Allora il Signore Dio disse al serpente:
«Poiché tu hai fatto questo,
sii tu maledetto più di tutto il bestiame
e più di tutte le bestie selvatiche;
sul tuo ventre camminerai
e polvere mangerai
per tutti i giorni della tua vitaGenesi 3,14
Povero serpente! Condannato a strisciare per terra e a leccare la polvere del suolo. Se prendiamo la Bibbia alla lettera, allora dobbiamo indubbiamente pensare che la fisionomia del serpente sia dovuta ad una maledizione divina!
Se leggiamo la Bibbia a partire dall’inizio, secondo uno schema di causa ed effetto, è proprio così. Occorre dunque distinguere molto bene, il rappresentato dal rappresentante; ciò che il serpente rappresenta dall’animale concreto e fisico.
Il simbolo del serpente
Quando, nel VI secolo a.C., l’autore della Genesi scrisse queste righe, il serpente aveva già da tempo cessato di essere una semplice ‘creatura di Dio’ per rappresentare tutto quello che nella Bibbia esso rappresenta. Era un simbolo di salvezza, ma anche di perdizione.
Era il cosiddetto nechustan (in Ebr. נְחֻשְׁתָּֽן) “il serpente di bronzo” adorato dagli Israeliti, nel nord del paese (2 Re 18,4) a ricordo del serpente che Mosè aveva eretto per salvare gli ebrei nel deserto dal morso del serpente (Num 21,8-9). Un simbolo positivo, dunque.
Ma il serpente rappresentava l’ambiente da cui idealmente proveniva: le acque, il mare. Il Leviathan (in Ebr. לִוְיָתָֽן) era una specie di serpentone che abitava gli abissi del mare (Gb 27,1) e che rappresentava il mondo del male, dell’occulto, di ciò che è tenebra (Gb 3,8).
Celebre, in tal senso, è il Moby Dick di Melville. Ed anche al di fuori della Bibbia, il serpente aveva questa ambivalente fama. Perciò l’autore della Bibbia non crea nulla di nuovo, ma doveva in qualche modo spiegare sia l’origine del male che aveva devastato il suo popolo, sia – conseguentemente – la natura di questo strano animale costretto a strisciare per terra.
Oggi per noi il serpente ha quasi del tutto perduto tutta questa carica simbolica, perché esso è semplicemente l’animale che vediamo negli zoo, dietro ad una teca di vetro. Tuttavia, ancor oggi esso evoca sempre qualcosa di subdolo, un fascino sottile, legato all’ambiente di confine – tra terra e mare, tra noto e ignoto, tra conscio e in inconscio – che esso rappresenta.
Il serpente: un animale maledetto?
Dio dunque ha veramente maledetto questo animale, che forse in un periodo precedente non strisciava per terra? Certamente no! La maledizione divina era per l’autore della Genesi la spiegazione del fatto che il serpente era costretto a strisciare e di tutto ciò che ai suoi occhi esso già rappresentava.

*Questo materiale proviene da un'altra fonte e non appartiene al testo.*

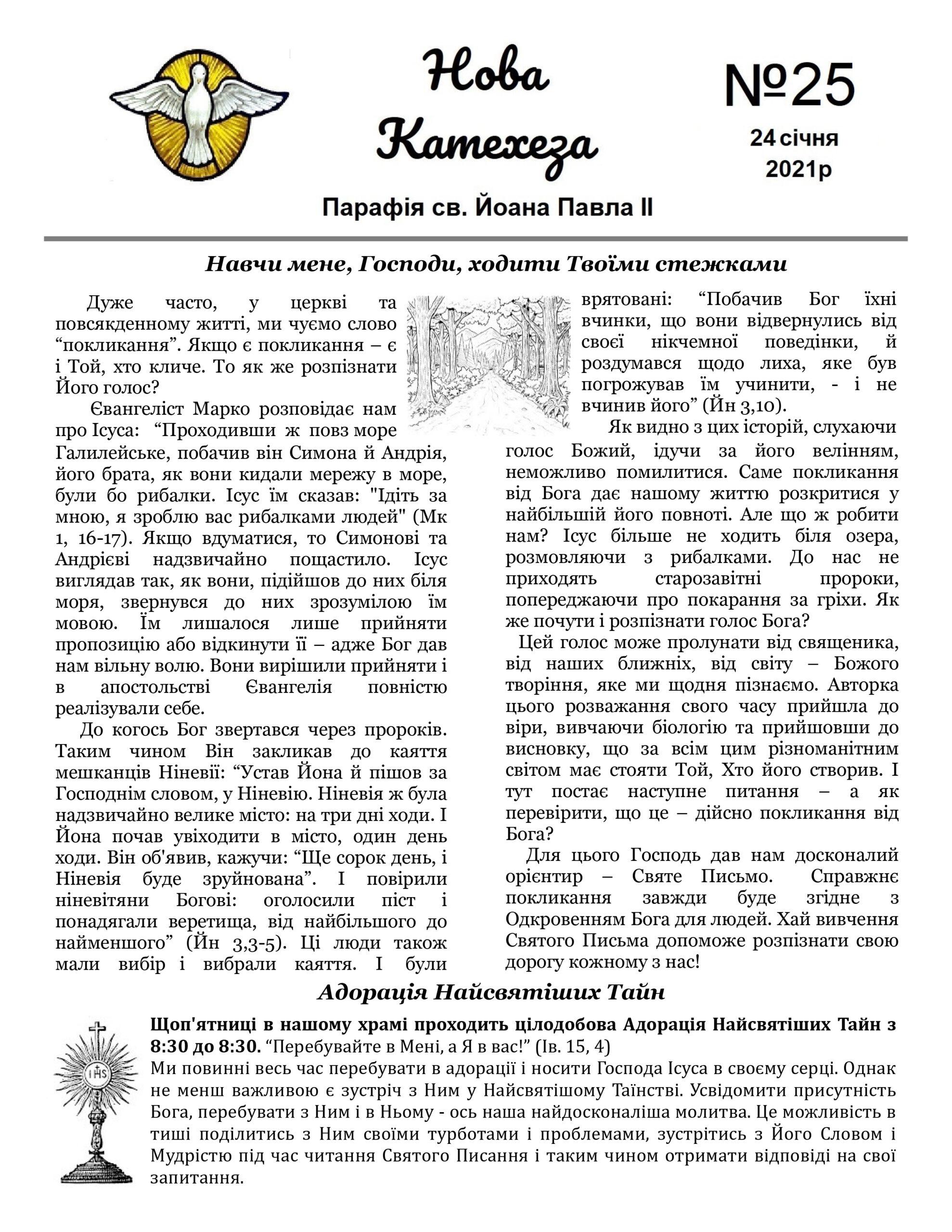 25-й номер парафіяльної газети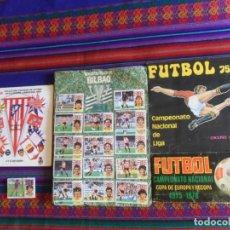 Collezionismo sportivo: INCOMPLETO FUTBOL LIGA CAMPEONATO NACIONAL DE LIGA 75 76 1975 1976 VULCANO RUIZ ROMERO ESTE 86 87. Lote 269233488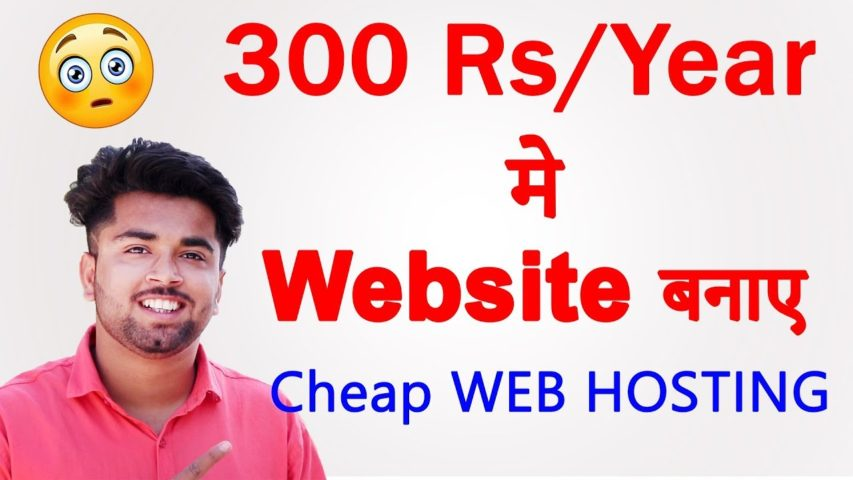 Cheap & Best Web Hosting | सिर्फ RS 300 1 साल | Free SSL Certificate - 2018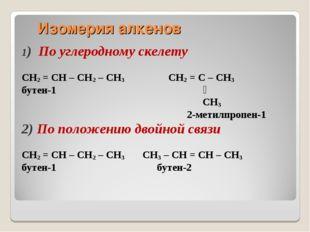 1) По углеродному скелету CH2 = CH – CH2 – CH3 CH2 = C – CH3 бутен-1 ׀ CH3 2-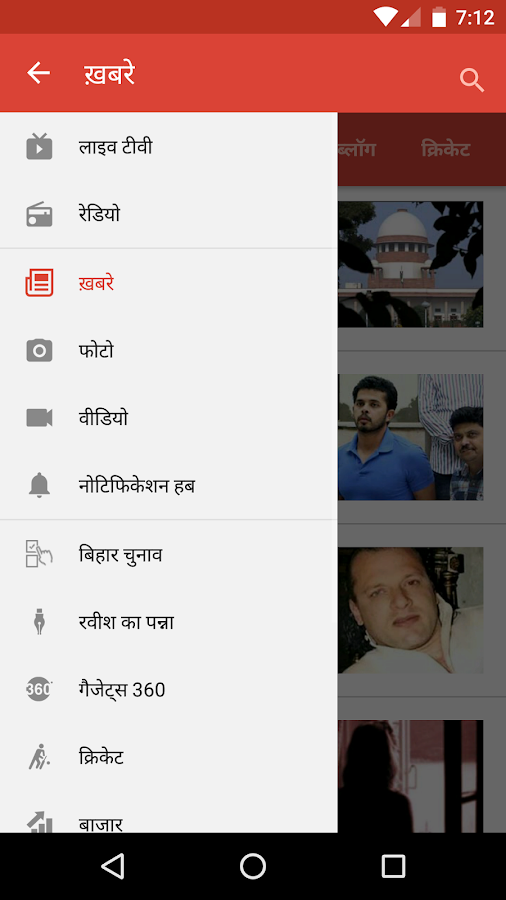 Watch ndtv live news in hindi / Edgar rice burroughs barsoom series
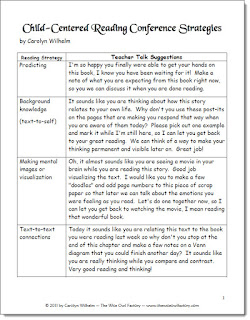 Child centered reading conferences freebie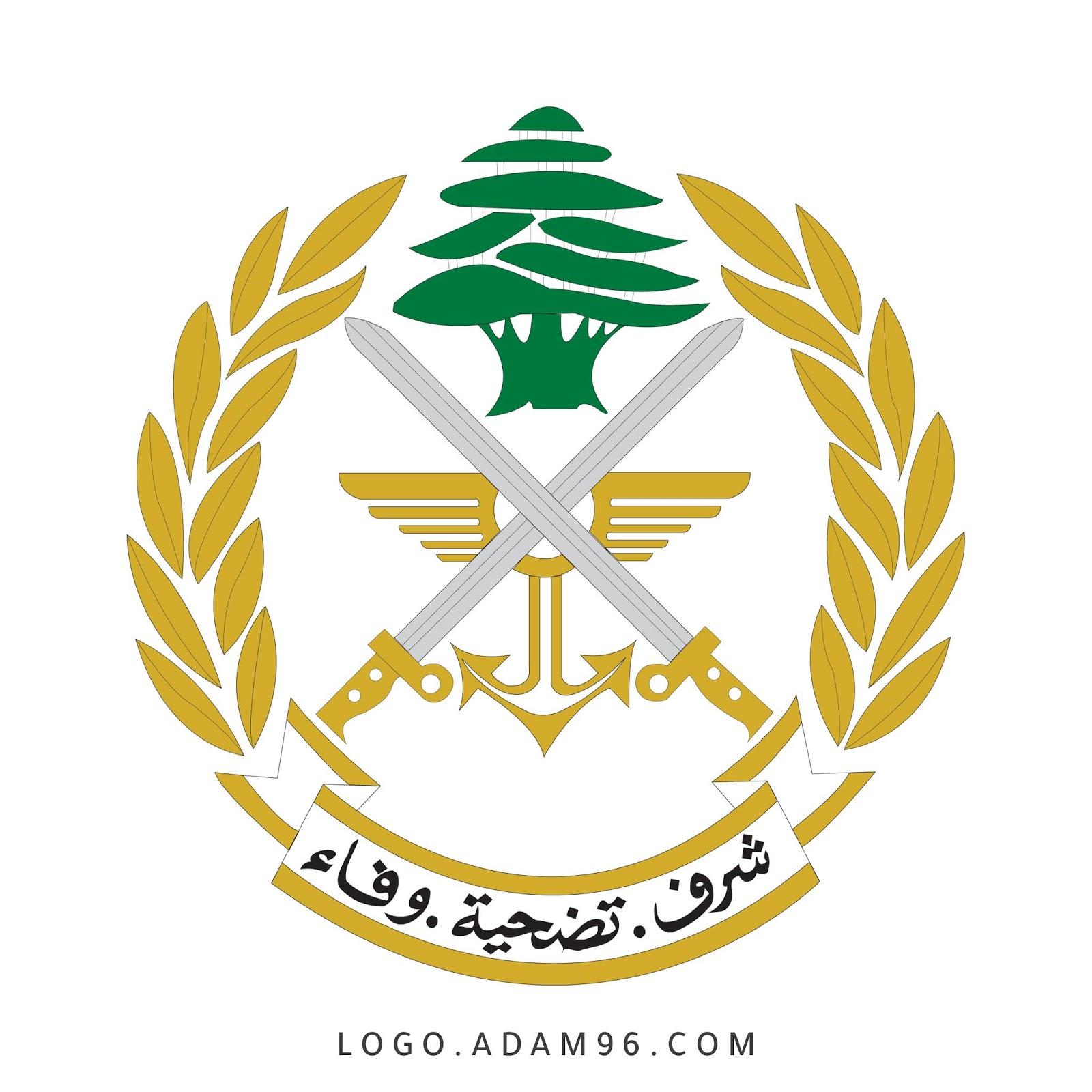 شعار الجيش اللبناني - Logo Lebanese army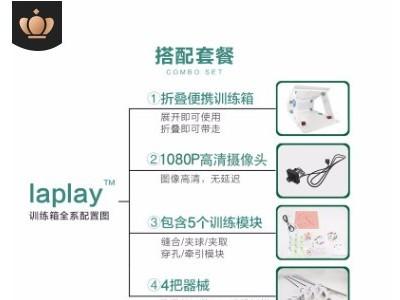 2016款腹腔镜手术训练箱套餐 模拟手术器材器械训练器厂家直销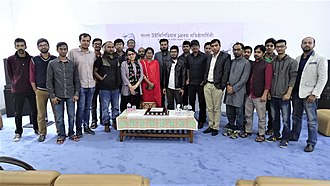 Bengali Wikipedia - Image: 14th Anniversary of Bengali Wikipedia, Dhaka 153
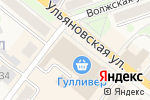 Схема проезда до компании Банкомат, Бинбанк, ПАО в Новоульяновске
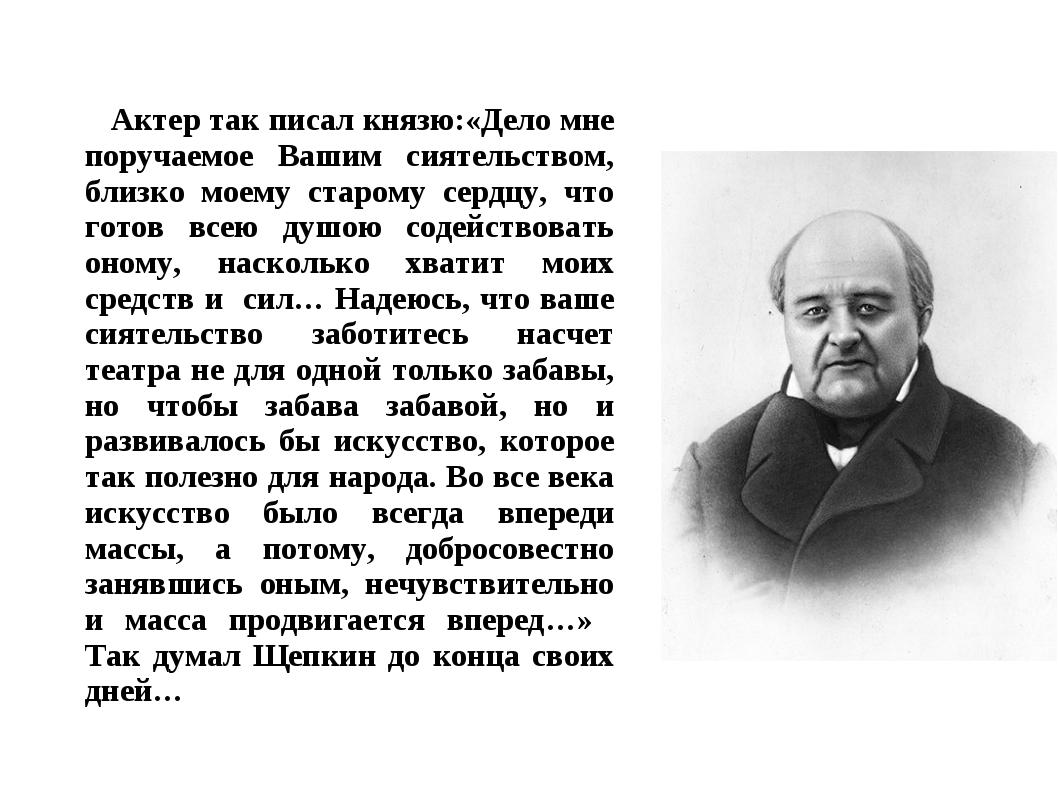 Актер так писал князю:«Дело мне поручаемое Вашим сиятельством, близко моему...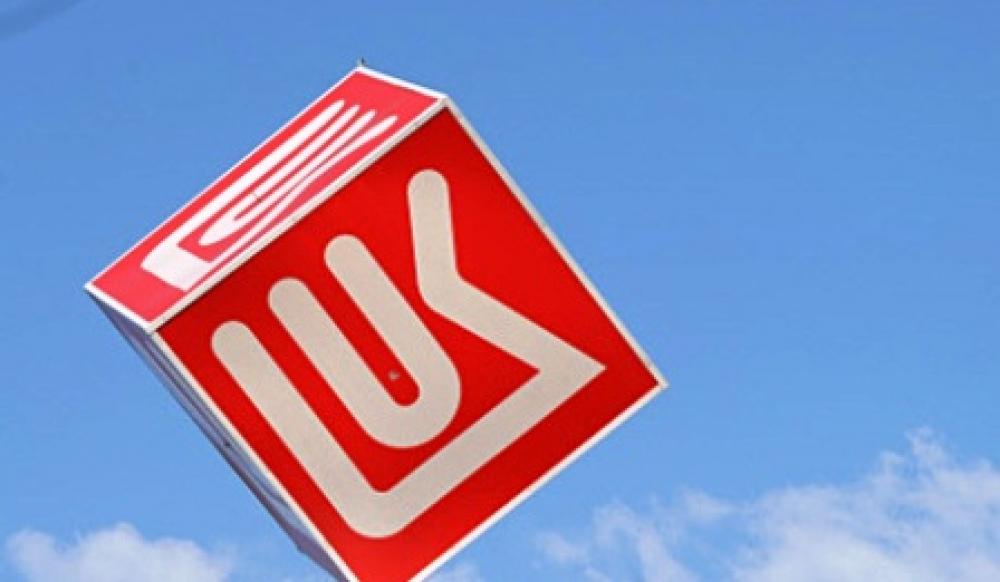 Lukoil, Kandım Gaz İşleme Tesisi'nde üretime başladı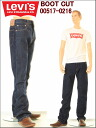 JEANSLOT.00517-0216 Levi's Levi's 517 RINCE bootcut jeans (リンスウォッシュ)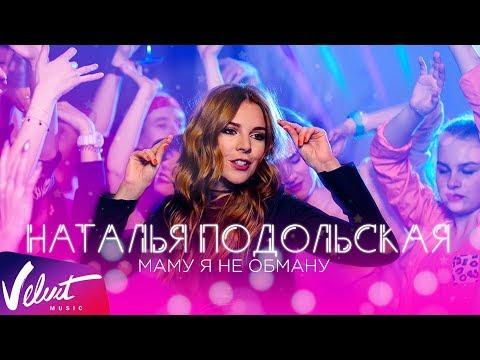 Наталья Подольская - Маму я не обману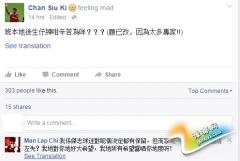 香港球星疑似炮轰归化政策:本地球员训练为啥?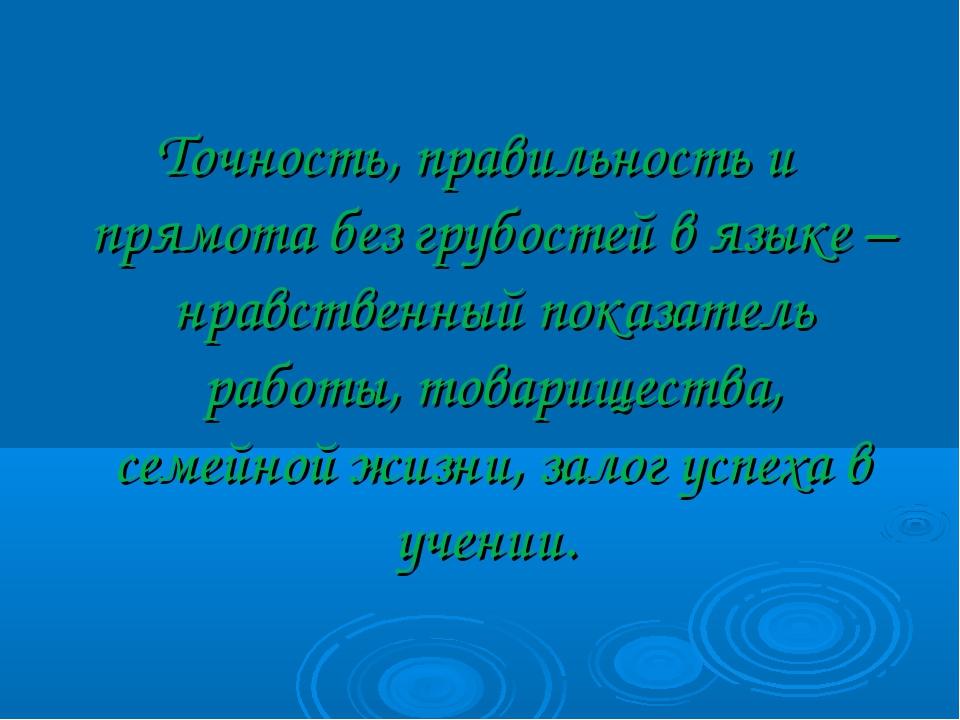 Точность, правильность и прямота без грубостей в языке – нравственный показа...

Le maledizioni e le benedizioni, infatti, ricorrono spesso nella Bibbia. Per esempio il cap. 27 del Deuteronomio ne è pieno. Era un’interdizione, una etichetta posta su un atteggiamento o un comportamento particolarmente abbietto agli occhi degli autori. Abietto e spregevole perché maledetto da Dio e non viceversa!
La Bibbia NON E’ parola di Dio nel senso che Egli ha dettato un libro e qualcuno ha trascritto. La Bibbia è parola degli uomini che vivevano in un certo contesto storico e che in quel contesto storico facevano una certa esperienza di Dio.
Ciò che veramente qui viene ‘maledetto’ è l’origine di ogni naufragio umano, come quello dei primi due uomini. La maledizione riguarda l’angoscia e i suoi sinistri ed immateriali rappresentanti, tra cui il ‘serpente’. Ma l’animale, in quanto tale, è una delle creature di Dio riguardo alle quali Egli disse che era cosa buona (Gen 1,25).